What to produce: Copy out the entries below precisely; nothing is to be omitted.

Records supplied:
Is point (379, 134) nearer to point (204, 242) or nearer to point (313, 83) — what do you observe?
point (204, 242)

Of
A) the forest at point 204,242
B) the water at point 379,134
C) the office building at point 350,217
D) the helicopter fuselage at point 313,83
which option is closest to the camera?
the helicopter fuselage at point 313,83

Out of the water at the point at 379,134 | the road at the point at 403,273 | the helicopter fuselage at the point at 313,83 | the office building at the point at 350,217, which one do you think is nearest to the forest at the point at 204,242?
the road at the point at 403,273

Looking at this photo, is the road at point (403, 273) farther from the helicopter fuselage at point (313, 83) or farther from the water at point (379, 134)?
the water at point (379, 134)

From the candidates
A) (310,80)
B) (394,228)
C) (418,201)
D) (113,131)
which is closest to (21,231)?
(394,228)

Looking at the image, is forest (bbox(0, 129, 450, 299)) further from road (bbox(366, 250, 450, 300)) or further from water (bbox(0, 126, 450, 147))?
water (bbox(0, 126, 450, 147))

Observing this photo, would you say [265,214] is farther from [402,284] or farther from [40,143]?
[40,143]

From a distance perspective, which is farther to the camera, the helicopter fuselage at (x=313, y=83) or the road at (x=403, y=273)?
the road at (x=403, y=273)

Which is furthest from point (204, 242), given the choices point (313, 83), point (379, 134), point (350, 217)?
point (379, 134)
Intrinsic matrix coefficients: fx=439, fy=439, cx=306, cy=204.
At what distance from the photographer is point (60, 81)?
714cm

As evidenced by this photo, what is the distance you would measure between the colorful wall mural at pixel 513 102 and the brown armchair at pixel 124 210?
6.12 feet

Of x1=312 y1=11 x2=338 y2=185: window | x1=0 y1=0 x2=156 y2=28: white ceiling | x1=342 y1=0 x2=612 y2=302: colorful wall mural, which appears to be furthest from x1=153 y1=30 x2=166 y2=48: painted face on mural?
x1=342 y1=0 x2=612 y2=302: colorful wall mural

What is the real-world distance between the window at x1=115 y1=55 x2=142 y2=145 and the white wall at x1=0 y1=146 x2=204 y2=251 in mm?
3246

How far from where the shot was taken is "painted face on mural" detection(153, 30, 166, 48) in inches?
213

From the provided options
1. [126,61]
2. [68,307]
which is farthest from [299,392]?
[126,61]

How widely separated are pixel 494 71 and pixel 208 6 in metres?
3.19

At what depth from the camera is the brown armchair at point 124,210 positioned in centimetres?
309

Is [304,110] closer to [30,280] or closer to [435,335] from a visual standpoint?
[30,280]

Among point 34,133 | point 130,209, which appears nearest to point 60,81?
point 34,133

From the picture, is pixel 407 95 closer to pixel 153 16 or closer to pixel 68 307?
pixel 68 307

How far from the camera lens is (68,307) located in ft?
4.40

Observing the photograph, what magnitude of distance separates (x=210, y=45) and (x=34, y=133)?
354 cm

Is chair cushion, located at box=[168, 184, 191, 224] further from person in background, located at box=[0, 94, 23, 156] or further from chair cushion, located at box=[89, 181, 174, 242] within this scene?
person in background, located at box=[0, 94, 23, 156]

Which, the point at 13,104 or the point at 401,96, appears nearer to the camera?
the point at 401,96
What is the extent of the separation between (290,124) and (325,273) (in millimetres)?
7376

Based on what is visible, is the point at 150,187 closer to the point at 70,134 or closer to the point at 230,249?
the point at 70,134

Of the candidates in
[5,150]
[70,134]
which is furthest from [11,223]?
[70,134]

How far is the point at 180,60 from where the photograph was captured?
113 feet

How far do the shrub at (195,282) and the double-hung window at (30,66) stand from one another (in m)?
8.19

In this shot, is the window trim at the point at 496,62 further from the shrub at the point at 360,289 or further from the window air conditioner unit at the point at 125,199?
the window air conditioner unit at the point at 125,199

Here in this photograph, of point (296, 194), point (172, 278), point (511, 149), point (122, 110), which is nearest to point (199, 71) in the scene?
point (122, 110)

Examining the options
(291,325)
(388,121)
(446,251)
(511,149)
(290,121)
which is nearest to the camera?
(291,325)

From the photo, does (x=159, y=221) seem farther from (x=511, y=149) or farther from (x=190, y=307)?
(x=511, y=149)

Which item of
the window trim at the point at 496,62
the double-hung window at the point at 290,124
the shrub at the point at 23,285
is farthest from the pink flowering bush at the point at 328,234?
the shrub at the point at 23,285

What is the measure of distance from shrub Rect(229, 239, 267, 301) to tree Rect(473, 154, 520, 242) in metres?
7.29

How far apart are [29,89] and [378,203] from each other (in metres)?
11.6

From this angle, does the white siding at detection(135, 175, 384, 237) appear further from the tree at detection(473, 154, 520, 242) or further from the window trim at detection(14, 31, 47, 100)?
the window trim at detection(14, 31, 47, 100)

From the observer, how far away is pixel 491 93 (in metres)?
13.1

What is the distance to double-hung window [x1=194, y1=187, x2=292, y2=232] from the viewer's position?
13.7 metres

Answer for this exercise:
Is point (379, 134) nearer to point (204, 242) or nearer to point (313, 83) — what do you observe?
point (204, 242)

Of
A) the forest at point 204,242
B) the water at point 379,134
C) the office building at point 350,217
D) the helicopter fuselage at point 313,83
which option is closest to the camera?
the helicopter fuselage at point 313,83

Out of the water at the point at 379,134 | the road at the point at 403,273 | the helicopter fuselage at the point at 313,83 | the office building at the point at 350,217, which one do you think is nearest to the forest at the point at 204,242?
the road at the point at 403,273

Looking at this photo, is the road at point (403, 273) farther from the helicopter fuselage at point (313, 83) or farther from the water at point (379, 134)?
the water at point (379, 134)

From the candidates
A) (310,80)
B) (394,228)
C) (418,201)
D) (113,131)
which is closest to (21,231)?
(394,228)

Looking at the image, is forest (bbox(0, 129, 450, 299)) further from road (bbox(366, 250, 450, 300)) or further from water (bbox(0, 126, 450, 147))?
water (bbox(0, 126, 450, 147))

Observing this photo, would you say [265,214] is farther from [402,284] or farther from [40,143]?
[40,143]

From a distance perspective, which is farther to the camera, the helicopter fuselage at (x=313, y=83) or the road at (x=403, y=273)?
the road at (x=403, y=273)

Which is furthest from point (204, 242), given the choices point (313, 83), point (379, 134), point (350, 217)?
point (379, 134)
Intrinsic matrix coefficients: fx=439, fy=439, cx=306, cy=204.
At what distance from the photographer is point (60, 81)?
714cm

As evidenced by this photo, what is the distance you would measure between the colorful wall mural at pixel 513 102 and the brown armchair at pixel 124 210?
6.12 feet

Of x1=312 y1=11 x2=338 y2=185: window | x1=0 y1=0 x2=156 y2=28: white ceiling | x1=342 y1=0 x2=612 y2=302: colorful wall mural, which appears to be furthest from x1=153 y1=30 x2=166 y2=48: painted face on mural?
x1=342 y1=0 x2=612 y2=302: colorful wall mural

What is the real-world distance between the window at x1=115 y1=55 x2=142 y2=145 and the white wall at x1=0 y1=146 x2=204 y2=251 in mm?
3246

How far from where the shot was taken is "painted face on mural" detection(153, 30, 166, 48) in inches?
213

From the provided options
1. [126,61]
2. [68,307]
which is farthest from [299,392]?
[126,61]

How widely separated are pixel 494 71 and pixel 208 6 in metres?
3.19

At what depth from the camera is the brown armchair at point 124,210 positioned in centimetres?
309

Is [304,110] closer to [30,280] or closer to [435,335] from a visual standpoint?
[30,280]

Among point 34,133 | point 130,209, which appears nearest to point 60,81?
point 34,133

From the picture, is pixel 407 95 closer to pixel 153 16 or closer to pixel 68 307?
pixel 68 307

How far from the camera lens is (68,307) located in ft?
4.40

Observing the photograph, what magnitude of distance separates (x=210, y=45) and (x=34, y=133)?
354 cm

Is chair cushion, located at box=[168, 184, 191, 224] further from person in background, located at box=[0, 94, 23, 156] or further from chair cushion, located at box=[89, 181, 174, 242] within this scene?
person in background, located at box=[0, 94, 23, 156]

Which, the point at 13,104 or the point at 401,96, appears nearer to the camera?
the point at 401,96
What is the extent of the separation between (290,124) and (325,273) (in millimetres)?
7376

Based on what is visible, is the point at 150,187 closer to the point at 70,134 or closer to the point at 230,249?
the point at 70,134

Of the candidates in
[5,150]
[70,134]
which is furthest from [11,223]?
[70,134]

How far is the point at 180,60 from where the photograph was captured?
113 feet

How far do the shrub at (195,282) and the double-hung window at (30,66) stand from one another (in m)?
8.19

In this shot, is the window trim at the point at 496,62 further from the shrub at the point at 360,289 or further from the window air conditioner unit at the point at 125,199?
the window air conditioner unit at the point at 125,199

Here in this photograph, of point (296, 194), point (172, 278), point (511, 149), point (122, 110), which is nearest to point (199, 71) in the scene?
point (122, 110)

Examining the options
(291,325)
(388,121)
(446,251)
(511,149)
(290,121)
which is nearest to the camera?
(291,325)

From the photo, does (x=159, y=221) seem farther from (x=511, y=149) or farther from (x=190, y=307)?
(x=511, y=149)

Which item of
the window trim at the point at 496,62
the double-hung window at the point at 290,124
the shrub at the point at 23,285
is farthest from the pink flowering bush at the point at 328,234?
the shrub at the point at 23,285

What is the measure of distance from shrub Rect(229, 239, 267, 301) to tree Rect(473, 154, 520, 242) in metres?
7.29

How far apart are [29,89] and [378,203] from each other (in metres)?
11.6

From this angle, does the white siding at detection(135, 175, 384, 237) appear further from the tree at detection(473, 154, 520, 242) or further from the window trim at detection(14, 31, 47, 100)?
the window trim at detection(14, 31, 47, 100)

From the observer, how far away is pixel 491 93 (in metres)?
13.1

What is the distance to double-hung window [x1=194, y1=187, x2=292, y2=232] from the viewer's position?
13.7 metres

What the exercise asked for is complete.